Sunday, May 20, 2012

his quilt

Note: this entry is cross-posted on Mad Knitting, because I feel it's important enough to say twice.

Yesterday, our family was invited to a birthday party for a friend of Daniel's at a local park. It was a boisterous affair, with 8 or 9 kids - mostly boys and a few girls - plus a few parents, one set of grandparents, snacks, a Star Wars-themed cake and a water fight with foam squirt toys (since the high temperature yesterday hit about 90, that water fight was a good call!) It got pretty rowdy, especially during the water fight, with kids spraying each other and us parents standing in the shade a safe distance away.

At one point, someone commented that birthday parties for girls are typically much quieter and calmer, with invitees lining up politely to hand over gifts, unlike the mayhem we were witnessing before us. Don't I know it, agreed one particularly large and jolly woman, I've been a Cub Scout leader for many years. I know what groups of boys are like. They have all those merit badges, you know. Can you imagine a group of boys sitting down in a room to do arts and crafts? She guffawed loudly, and everyone in the group laughed and shook their heads knowingly, because no, of course they couldn't imagine it.

I said nothing, but the thought of these hypothetical Cub Scouts stayed with me all afternoon. I know that groups of boys tend to be rowdy, but what of it? Does that mean they would all automatically reject the idea of participating in something artistic? It seemed like a rather close-minded assumption, I thought. And by the way, it came as no surprise to me to learn after the party that this woman, this Cub Scout leader, was the mother of the singularly loudest, most obnoxious kid at the birthday party. (Seriously, there were a few times when someone just needed to tell him to shut the hell up.)

How many boys act wild and rowdy just to fit in, I wondered? How many Cub Scouts are out there longing to earn a merit badge for Arts and Crafts or what-have-you but are afraid to because they know they would be made fun of for doing it?
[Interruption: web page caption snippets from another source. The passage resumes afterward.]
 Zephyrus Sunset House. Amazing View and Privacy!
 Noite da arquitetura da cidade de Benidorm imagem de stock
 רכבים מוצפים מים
How many Picassos and Rembrandts and Bernsteins has the world lost or overlooked because of this mindset that boys will be boys will be boys, which we all know means anything but the Arts and Crafts merit badge in Cub Scouts. 

We often discuss the consequences of our complex expectations for girls, but there's another side to this. We need to make it clear to boys that they need not be all snips and snails and puppy-dog tails, that moments of expression and creativity (both quiet and loud!) are just as acceptable as chasing each other with water squirters and yelling poop-face!, if not even more so.
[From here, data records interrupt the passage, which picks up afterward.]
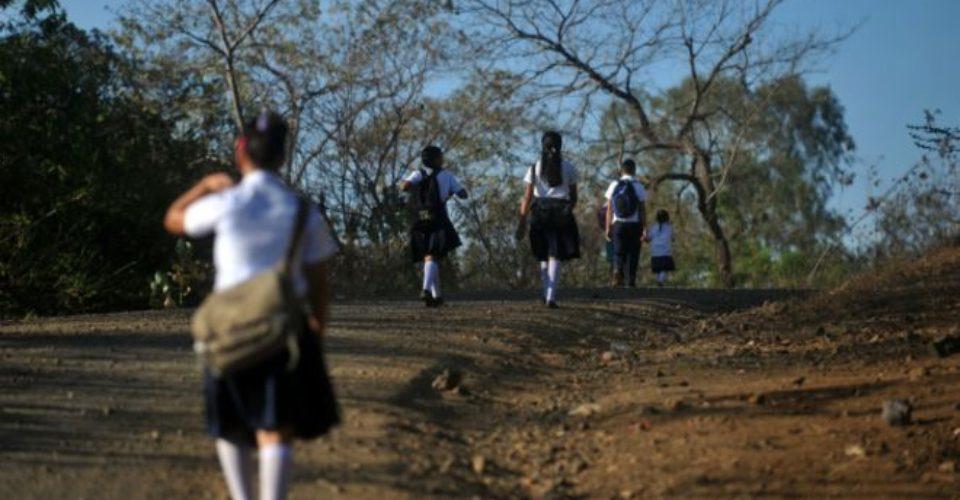 Juez ampara a niña contra de autoridades educativas y ordena despedir a por lo menos 60 maestros en Oaxaca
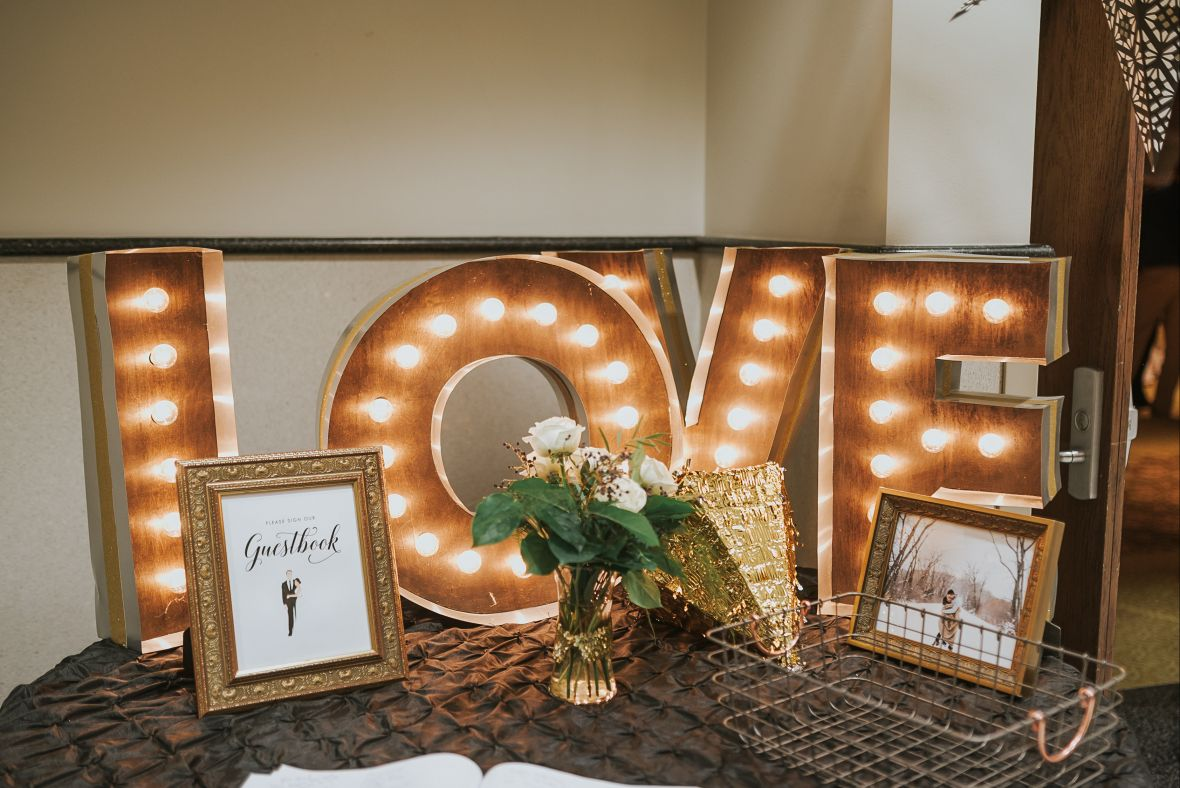 nye_love_wooden_lit_up_sign_.jpg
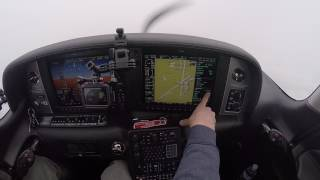 Landing a Cirrus SR22 in Freezing Fog and Snow | ILS Approach to Minimums | READ DESCRIPTION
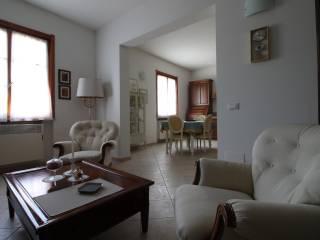 Photo - 4-room flat via Giacomo Brodolini, Spino d'Adda
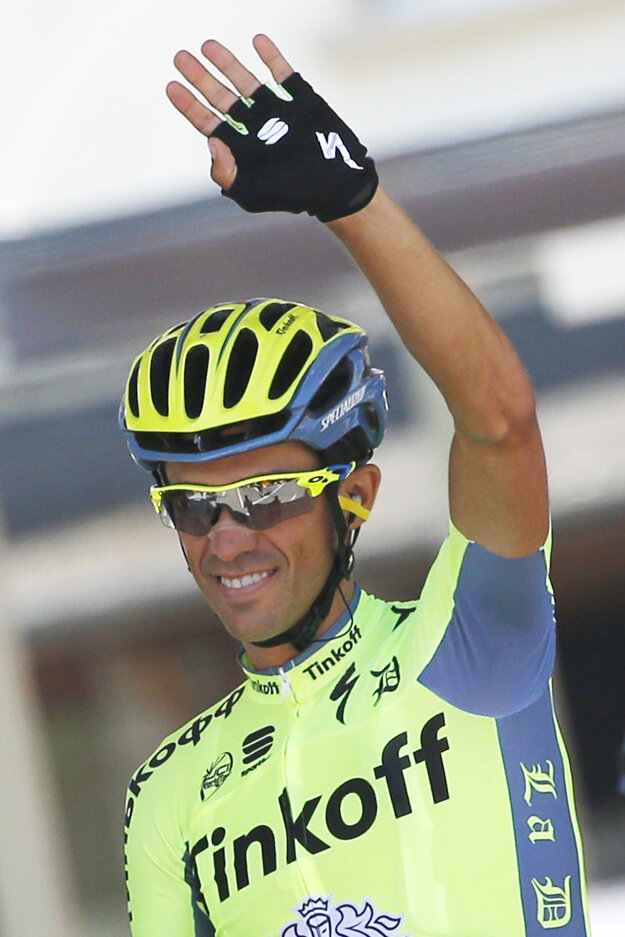 Alberto Contador si bude od budúcej sezóny obliekať dres nového tímu.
This is not to say that loud and rambunctious birthday parties aren't a lot of fun. My kids had a great time at the party, eating cake and getting soaked with water on a hot day. (They were also ecstatic that the foam water pumps were party favors to take home, and spent a good part of today playing with them out in the yard.) But afterwards I made a point of talking to each of them, Daniel especially, about how proud I was that they both had fun and behaved themselves, not grabbing at the gifts and yelling inappropriately when we sat down for cake, and playing nicely with the water toys. It occurred to me that Daniel could very easily get the impression from occasions like this that boys are supposed to be wild and aggressive and totally dominant in every way, because there were a couple of boys at this party who were exactly like that and seemed to get all of the attention (and I'm not talking about the birthday kid here, by the way. He was plenty excited, but behaved just fine.)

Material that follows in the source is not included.